According to the 8th AJCC T staging system, invasion of subcutaneous soft tissues, larynx, trachea, esophagus, or recurrent laryngeal nerve invasion is classified as T4a, while tumor encasement of the carotid artery or mediastinal vessels is defined as T4b. Some clinicians consider this risk stratification inadequate, as they have observed significantly different survival outcomes associated with various invasion sites and it does not take multi-invasion into account. Abraham et al. found that patients with multi-invasion had a fivefold increased risk of recurrence compared to those with single-site invasion [17]. Moreover, previous studies attempting to demonstrate the prognosis of specific invasion sites, but they reported significantly conflicting results, likely due to selection bias and confounding effects [6, 16, 18]. For instance, Sessa et al. reported a 5-year disease-free rate of approximately 65% for patients with trachea invasion, while Song et al. found it to be 80% [6, 16]. Our study is the first to utilize a large sample cohort to reveal prognostic variations by different invasion sites in locally advanced PTC patients. Our findings illustrated that almost every invasion site is associated with significantly different survival outcomes, suggesting the necessity for a new, detailed site-based risk stratification system. After adjusting for confounding factors by multivariable Cox regression, all LATC patients could be stratified into four risk layers based on CSS rates: (1) Extremely low risk: parathyroid or nerve invasion (15-year CSS rate: 88.8%); (2) Low risk: bone or skeletal muscle invasion and esophagus or larynx invasion (15-year CSS rate: 79.3%); (3) Medium risk: trachea invasion (15-year CSS rate: 68.9%); (4) High risk: blood vessel invasion and multi-invasion (15-year CSS rate: 57.1%). Survival curves comparing the 8th AJCC T staging and this new risk stratification showed that new site-based risk stratification offers better discrimination. This novel stratification enables tailored treatment strategies based on preoperatively identified invasion sites, with more aggressive approaches considered for sites associated with poorer prognosis. For instance, the implementation of neoadjuvant targeted or immunological therapy may be more strongly considered in patients with trachea invasion, blood vessel invasion, or multi-invasion to potentially improve prognostic outcomes in these patients.

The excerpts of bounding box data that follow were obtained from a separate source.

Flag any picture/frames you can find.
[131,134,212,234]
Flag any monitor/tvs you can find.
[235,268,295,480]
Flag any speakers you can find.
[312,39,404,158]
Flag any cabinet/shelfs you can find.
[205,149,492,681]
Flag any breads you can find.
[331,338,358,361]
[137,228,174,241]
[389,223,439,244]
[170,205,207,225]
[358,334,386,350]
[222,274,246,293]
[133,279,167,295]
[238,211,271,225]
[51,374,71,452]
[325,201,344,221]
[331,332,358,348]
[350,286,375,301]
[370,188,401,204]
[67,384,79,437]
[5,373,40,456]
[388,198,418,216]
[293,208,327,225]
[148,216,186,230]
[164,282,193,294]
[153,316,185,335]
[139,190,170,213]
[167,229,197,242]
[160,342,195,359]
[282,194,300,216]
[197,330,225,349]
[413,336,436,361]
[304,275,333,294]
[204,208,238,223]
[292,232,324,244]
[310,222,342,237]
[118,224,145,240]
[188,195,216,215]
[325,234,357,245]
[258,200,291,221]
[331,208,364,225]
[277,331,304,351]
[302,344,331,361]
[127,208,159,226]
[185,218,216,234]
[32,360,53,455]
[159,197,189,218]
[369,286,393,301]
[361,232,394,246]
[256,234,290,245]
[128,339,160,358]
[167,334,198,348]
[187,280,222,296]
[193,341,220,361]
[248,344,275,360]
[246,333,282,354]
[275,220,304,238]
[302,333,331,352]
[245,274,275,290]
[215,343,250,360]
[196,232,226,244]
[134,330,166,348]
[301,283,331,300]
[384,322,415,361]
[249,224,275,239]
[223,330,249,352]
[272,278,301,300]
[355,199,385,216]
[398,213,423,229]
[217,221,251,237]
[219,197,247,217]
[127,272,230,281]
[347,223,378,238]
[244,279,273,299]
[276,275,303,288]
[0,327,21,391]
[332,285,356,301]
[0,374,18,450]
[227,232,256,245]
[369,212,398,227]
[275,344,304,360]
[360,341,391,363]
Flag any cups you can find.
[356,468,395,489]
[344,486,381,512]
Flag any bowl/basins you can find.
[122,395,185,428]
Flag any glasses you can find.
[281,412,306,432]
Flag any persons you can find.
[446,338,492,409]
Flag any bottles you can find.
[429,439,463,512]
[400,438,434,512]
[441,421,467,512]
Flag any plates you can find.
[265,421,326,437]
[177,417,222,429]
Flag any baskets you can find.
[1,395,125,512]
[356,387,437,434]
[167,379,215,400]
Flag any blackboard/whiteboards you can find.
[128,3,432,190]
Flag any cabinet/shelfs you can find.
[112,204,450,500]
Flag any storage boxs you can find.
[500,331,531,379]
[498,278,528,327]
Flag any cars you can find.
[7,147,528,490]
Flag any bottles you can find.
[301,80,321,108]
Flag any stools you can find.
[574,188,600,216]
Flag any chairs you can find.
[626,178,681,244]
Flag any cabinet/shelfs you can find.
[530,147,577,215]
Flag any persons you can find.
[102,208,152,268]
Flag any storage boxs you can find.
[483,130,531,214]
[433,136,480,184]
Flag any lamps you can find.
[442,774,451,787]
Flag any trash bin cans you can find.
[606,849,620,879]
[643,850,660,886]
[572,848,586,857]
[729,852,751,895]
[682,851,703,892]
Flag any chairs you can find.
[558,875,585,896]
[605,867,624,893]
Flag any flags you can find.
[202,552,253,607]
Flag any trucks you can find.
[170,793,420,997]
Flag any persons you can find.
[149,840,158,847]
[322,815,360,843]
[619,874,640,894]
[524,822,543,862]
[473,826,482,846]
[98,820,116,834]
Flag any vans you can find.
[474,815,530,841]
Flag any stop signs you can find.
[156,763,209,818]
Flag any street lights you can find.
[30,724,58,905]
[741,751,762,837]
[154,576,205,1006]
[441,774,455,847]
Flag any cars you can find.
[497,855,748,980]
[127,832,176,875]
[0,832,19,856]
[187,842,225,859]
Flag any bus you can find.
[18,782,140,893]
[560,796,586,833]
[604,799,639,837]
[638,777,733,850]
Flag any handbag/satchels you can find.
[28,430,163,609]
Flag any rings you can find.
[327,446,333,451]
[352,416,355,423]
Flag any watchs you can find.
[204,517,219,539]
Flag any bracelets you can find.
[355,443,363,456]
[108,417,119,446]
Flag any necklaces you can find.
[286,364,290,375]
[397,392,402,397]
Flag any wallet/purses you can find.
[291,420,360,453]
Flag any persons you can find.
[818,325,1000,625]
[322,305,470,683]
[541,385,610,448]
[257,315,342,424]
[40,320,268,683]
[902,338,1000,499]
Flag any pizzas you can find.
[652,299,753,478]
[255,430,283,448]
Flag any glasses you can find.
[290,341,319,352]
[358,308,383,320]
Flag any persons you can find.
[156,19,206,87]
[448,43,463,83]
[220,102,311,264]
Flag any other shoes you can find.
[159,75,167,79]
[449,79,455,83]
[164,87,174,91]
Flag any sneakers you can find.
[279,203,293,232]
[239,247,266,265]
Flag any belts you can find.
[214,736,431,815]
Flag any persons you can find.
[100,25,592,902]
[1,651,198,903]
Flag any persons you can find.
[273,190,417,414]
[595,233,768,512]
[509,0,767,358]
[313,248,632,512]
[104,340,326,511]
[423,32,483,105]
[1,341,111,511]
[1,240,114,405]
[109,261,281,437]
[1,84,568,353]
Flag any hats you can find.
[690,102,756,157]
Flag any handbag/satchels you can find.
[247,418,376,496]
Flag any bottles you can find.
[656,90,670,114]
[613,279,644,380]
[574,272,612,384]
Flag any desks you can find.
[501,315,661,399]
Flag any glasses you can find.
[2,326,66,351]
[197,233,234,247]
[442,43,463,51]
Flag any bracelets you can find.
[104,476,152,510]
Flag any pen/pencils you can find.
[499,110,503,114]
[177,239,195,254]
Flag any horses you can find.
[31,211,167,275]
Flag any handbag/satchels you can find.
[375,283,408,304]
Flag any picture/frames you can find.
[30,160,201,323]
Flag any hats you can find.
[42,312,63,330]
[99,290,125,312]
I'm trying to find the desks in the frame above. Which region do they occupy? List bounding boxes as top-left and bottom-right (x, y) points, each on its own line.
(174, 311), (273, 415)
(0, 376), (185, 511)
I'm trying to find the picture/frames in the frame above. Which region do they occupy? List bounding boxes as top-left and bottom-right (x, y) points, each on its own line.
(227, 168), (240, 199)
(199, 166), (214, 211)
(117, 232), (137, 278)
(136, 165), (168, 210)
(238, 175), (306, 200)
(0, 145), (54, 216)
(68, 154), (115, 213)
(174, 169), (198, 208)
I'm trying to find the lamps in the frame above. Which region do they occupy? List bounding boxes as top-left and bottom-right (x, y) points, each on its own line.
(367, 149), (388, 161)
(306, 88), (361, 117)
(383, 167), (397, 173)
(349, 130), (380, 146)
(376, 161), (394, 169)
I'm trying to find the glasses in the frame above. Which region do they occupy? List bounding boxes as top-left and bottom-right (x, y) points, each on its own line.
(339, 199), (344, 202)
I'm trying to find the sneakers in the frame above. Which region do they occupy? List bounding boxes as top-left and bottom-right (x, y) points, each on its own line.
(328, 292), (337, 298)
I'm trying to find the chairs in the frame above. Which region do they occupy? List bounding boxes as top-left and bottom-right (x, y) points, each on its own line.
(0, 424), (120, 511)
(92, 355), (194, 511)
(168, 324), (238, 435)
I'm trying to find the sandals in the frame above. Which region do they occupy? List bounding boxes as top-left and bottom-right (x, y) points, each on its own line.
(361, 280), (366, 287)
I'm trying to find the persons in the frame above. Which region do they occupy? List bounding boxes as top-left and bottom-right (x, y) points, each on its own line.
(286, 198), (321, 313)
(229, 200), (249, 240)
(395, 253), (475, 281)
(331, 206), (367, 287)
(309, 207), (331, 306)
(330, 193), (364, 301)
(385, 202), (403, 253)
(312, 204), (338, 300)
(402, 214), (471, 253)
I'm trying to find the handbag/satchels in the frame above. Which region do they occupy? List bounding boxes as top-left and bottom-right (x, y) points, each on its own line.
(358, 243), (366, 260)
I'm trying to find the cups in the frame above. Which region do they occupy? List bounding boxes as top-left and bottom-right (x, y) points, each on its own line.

Our study has several limitations. Firstly, since SEER database only registers initial LATC patients, the prognosis of patients with recurrent LATC, who may be more common in clinical practice, could not be assessed. Further studies containing both initial and recurrent LATC patients should be conducted in the real world to validate our findings. Secondly, our results revealed that LATC showed a significantly increased rate of distant metastasis, especially in patients with locally advanced FTC/OTC, MTC, and ATC. These patients may have unique prognostic profiles, but they were not the focus of this study. Further relevant studies are needed to address this subgroup. Thirdly, due to the limitation of SEER records (‘CS extension’), the calculation of parathyroid or nerve invasion rates in our results only include patients with isolated parathyroid or nerve invasion (refer to the methods section), which may underestimate the true proportion of parathyroid or nerve invasion (refer to previous studies [6, 7, 12]). Finally, the lack of information about invasion depth in the SEER database made it difficult to further stratify prognosis among specific invasion sites, particularly in patients with trachea invasion. Future studies containing detailed invasion depth and different surgical procedures in single invasion site should be conducted.